- **Your task**
Can you copy out, unchanged, every line from the one containing "this 640×480 image." through the one containing "cracked asphalt [0, 244, 636, 480]", both included?

- **Material shown**
** begin **
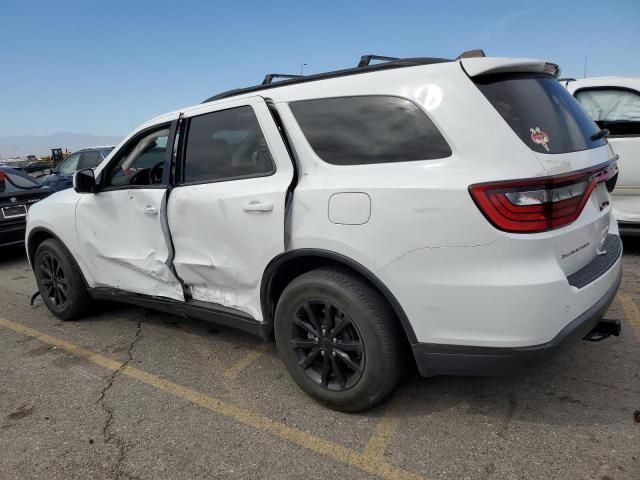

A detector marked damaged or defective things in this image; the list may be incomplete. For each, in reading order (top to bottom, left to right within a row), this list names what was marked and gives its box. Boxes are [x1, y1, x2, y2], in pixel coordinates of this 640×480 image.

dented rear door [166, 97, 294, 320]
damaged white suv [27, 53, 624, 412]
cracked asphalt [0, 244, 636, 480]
** end **
** begin **
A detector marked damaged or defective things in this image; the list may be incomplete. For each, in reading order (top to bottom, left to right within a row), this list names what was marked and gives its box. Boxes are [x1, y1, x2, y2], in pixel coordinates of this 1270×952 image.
** end **
- **Solution for this problem**
A detector marked damaged or defective things in this image; the list may be incomplete. For each, in reading order (top to bottom, left to right within a row), this list names what was marked and gives its box. Boxes are [x1, y1, x2, y2], in pixel coordinates of this 640×480 image.

dented rear door [166, 97, 294, 320]
damaged white suv [27, 53, 624, 412]
cracked asphalt [0, 244, 636, 480]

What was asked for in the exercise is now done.